Quand les mots sont usés d'avoir donné leur voix… chantait Mannick. Les mots qui ne font plus l'amour, il faut les mettre en quarantaine, et dire tout simplement je t'aime avec de la musique autour. Vassilis Alexakis a choisi une variante de musique, les mots étrangers.

Nous avons pris une b… de veste de râteau il y a quinze jours, après une série d'autres. Pour plein de bonnes raisons sans doute ; l'une de celles-ci, qui me touche directement comme blogueur, c'est que nos mots sont usés. Je l'ai ressenti ces dernières semaines : j'avais de plus en plus de mal à trouver le mot juste, la phrase qui tient, le slogan qui porte. Et comme nous n'avions que ça au Centre pour convaincre, les mots — contre ceux qui avaient le pouvoir, ceux qui avaient les non-dits, ceux qui avaient les éructations et postillons — si nous ne les avons plus, nous sommes vidés, brisés.

Une amie croisée dans le train vendredi matin me parlait de ce qui se passait "depuis cinq jours". Cinq seulement ? Ça m'a bluffé. J'étais tellement passé à autre chose, je m'imaginais que l'élection était passée depuis des semaines et des semaines.

Une décennie se termine bientôt. Le 2 septembre 2002, je rédigeais mon petit manifeste perso "pour un parti démocrate". Puis j'ai adhéré à ce qui promettait de devenir ce parti, et la promesse s'est effectivement réalisée avec le Mouvement Démocrate. J'ai été "repéré" au hasard d'un Congrès par le Président du parti, j'ai contribué comme j'ai pu à la campagne et à la construction du MoDem. Nous menions un combat qui me semblait et me semble toujours le bon, celui de l'intérêt national, d'une France solidaire, celui de permettre à notre société française de trouver sa place dans un monde nouveau.

En apparence, l'échec est complet. La société française, l'opinion publique, nous a un peu regardés, écoutés, appréciés, et jetés. Nos demi-victoires se comptent sur les doigts d'une ou deux mains. Les acheteurs des autoroutes ont dû payer un ou deux milliards de plus que prévus, mais ils ont bien eu leurs autoroutes, en gagnant encore une dizaine de milliards sur le dos du contribuable ou de ses enfants. Le fichier Edvige au nom charmant a été retoqué, mais les gouvernements en ont fait passer une série d'autres aux noms plus discrets. Jean Sarkozy a renoncé à la présidence de l'Epad, mais elle a été à Joëlle Ceccaldi-Raynaud. L'opinion publique a reconnu que la sortie de crise demanderait de "produire en France", mais a porté au pouvoir le parti le plus étranger aux entreprises et à l'économie réelle. So what?

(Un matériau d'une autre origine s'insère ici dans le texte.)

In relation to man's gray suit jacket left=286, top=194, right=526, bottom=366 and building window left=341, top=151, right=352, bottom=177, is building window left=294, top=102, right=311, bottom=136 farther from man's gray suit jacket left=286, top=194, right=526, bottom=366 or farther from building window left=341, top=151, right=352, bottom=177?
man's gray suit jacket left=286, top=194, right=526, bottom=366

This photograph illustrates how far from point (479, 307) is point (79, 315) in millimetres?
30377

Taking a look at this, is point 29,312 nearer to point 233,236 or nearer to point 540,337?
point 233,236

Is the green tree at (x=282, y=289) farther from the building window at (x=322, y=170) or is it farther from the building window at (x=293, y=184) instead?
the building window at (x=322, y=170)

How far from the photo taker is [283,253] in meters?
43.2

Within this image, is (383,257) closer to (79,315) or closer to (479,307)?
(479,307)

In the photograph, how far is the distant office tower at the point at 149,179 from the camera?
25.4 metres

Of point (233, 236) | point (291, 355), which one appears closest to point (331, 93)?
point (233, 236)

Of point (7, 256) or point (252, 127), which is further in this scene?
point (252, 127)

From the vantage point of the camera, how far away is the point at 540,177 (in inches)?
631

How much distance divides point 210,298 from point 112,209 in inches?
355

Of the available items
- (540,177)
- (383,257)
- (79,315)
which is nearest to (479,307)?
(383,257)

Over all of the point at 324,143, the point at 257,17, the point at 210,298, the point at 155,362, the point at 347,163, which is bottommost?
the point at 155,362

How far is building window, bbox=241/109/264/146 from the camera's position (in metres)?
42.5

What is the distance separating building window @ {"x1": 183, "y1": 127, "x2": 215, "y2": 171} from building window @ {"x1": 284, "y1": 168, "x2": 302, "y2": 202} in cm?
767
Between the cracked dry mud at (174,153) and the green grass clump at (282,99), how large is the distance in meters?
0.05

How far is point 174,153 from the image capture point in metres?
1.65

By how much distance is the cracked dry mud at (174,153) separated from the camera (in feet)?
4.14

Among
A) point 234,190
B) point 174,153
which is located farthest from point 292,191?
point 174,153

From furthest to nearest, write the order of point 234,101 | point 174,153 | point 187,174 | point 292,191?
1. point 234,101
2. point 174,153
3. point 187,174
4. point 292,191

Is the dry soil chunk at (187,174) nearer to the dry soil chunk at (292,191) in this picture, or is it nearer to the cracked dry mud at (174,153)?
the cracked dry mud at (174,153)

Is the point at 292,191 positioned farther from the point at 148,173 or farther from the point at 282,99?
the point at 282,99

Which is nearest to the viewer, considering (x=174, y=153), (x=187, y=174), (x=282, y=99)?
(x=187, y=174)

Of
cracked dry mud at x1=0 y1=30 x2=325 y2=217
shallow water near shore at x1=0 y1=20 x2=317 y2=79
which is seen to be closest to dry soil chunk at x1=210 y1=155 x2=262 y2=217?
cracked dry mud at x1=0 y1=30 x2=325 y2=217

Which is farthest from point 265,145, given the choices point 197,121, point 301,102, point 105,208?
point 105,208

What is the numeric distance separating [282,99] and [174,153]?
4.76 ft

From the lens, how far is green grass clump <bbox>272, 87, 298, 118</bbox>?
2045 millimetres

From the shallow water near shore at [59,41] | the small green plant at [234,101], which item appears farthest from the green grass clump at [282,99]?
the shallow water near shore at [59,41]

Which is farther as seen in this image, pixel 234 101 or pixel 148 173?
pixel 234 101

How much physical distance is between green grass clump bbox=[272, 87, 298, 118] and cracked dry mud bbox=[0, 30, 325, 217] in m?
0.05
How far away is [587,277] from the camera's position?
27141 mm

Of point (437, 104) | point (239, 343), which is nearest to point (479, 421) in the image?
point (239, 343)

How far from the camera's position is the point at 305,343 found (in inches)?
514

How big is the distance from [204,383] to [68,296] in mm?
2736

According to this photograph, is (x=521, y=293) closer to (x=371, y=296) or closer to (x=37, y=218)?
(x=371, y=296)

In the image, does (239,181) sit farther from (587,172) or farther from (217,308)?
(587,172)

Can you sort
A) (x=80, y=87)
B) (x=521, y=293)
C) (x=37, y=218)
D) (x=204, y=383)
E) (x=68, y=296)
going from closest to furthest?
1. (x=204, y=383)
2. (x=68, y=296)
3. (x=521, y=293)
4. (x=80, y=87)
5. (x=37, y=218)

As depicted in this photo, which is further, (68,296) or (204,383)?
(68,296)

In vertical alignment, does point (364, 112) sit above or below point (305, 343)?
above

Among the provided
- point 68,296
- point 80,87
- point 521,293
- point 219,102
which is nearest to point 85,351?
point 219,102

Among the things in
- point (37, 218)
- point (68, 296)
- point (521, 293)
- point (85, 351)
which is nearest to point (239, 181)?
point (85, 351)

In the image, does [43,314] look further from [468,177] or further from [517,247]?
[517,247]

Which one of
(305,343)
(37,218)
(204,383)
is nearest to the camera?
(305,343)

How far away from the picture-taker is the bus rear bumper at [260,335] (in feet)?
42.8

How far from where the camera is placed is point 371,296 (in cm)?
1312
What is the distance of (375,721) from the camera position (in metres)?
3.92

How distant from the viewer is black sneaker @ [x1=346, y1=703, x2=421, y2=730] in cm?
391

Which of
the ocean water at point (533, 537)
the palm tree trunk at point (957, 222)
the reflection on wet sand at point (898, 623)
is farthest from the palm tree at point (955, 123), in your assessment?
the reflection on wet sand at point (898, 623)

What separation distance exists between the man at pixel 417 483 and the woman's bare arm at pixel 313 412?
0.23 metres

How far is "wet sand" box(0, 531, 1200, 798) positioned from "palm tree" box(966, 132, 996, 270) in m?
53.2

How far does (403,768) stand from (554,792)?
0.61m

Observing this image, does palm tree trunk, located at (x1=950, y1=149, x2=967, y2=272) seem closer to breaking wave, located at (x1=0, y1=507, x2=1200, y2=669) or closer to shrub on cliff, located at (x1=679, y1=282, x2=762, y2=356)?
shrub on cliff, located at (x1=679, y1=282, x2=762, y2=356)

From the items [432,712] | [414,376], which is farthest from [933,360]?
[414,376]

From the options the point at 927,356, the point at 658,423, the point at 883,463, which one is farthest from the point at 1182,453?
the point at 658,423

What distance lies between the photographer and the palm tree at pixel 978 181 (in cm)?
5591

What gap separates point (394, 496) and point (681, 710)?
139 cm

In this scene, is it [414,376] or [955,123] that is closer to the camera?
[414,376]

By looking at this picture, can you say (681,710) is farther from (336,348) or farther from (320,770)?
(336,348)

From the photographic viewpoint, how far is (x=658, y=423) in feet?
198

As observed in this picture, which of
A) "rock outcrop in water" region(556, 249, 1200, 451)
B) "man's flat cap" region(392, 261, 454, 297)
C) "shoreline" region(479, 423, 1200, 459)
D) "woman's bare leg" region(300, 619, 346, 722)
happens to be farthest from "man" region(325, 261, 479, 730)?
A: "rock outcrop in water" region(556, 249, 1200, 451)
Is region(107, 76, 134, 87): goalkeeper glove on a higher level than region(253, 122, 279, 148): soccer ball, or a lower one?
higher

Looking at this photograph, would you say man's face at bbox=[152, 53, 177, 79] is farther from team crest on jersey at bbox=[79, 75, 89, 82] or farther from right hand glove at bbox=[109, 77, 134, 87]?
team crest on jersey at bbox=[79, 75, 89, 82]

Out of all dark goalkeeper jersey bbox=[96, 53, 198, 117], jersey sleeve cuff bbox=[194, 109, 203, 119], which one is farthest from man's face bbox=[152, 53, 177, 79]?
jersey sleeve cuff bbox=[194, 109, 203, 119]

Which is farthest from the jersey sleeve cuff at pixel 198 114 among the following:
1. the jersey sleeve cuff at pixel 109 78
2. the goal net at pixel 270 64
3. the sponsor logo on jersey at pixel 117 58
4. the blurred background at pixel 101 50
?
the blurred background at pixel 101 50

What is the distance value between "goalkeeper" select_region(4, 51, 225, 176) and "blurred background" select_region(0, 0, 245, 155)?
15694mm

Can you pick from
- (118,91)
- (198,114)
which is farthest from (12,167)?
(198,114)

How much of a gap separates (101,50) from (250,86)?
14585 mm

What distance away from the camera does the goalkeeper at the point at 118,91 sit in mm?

Pour construire un avenir démocrate pour la France, il ne reste plus grand chose.

  • Un million ou deux de financement public (selon le nombre de députés ou sénateurs qui verseraient leur obole chez nous au lieu de le faire chez M. Borloo) au lieu de quatre avant : vague de licenciements en perspective ; j'espère que le Conseil National du 30 juin aura le courage d'en parler, des personnes qui perdent leur travail (plutôt que de la frustration des bénévoles battus).
  • Un immeuble qui appartient à l'UDF, et un comité provisoire de l'UDF qui va devoir décider quoi en faire, d'ici fin 2013, terme de son mandat triennal.
  • Un nom connu, François Bayrou, classé avec Mendès, Rocard, Barre ou Delors dans la catégorie des espoirs déçus.

Même nos mots sont usés, mais bon ! Les majorités électorales contraires n'auront pas ma liberté de penser.

C'est elle qui m'a conduit à créer ce site il y a bientôt dix ans, à laisser mon entreprise pour un engagement politique, à me porter cinq fois candidat aux élections. Reste à trouver comment tout ce temps passé pourra être efficace, utile, devenir une réussite.

Personne ne nous donnera la liberté. Personne ne nous donnera l'indépendance. Le voleur qui nous vole a raison, c'est vous qui avez tort de vous laisser voler. C'est tout. Norbert Zongo.

Corrections de style sur le 4ème paragraphe — 25 juin, 23:50, après les commentaires 1 et 2.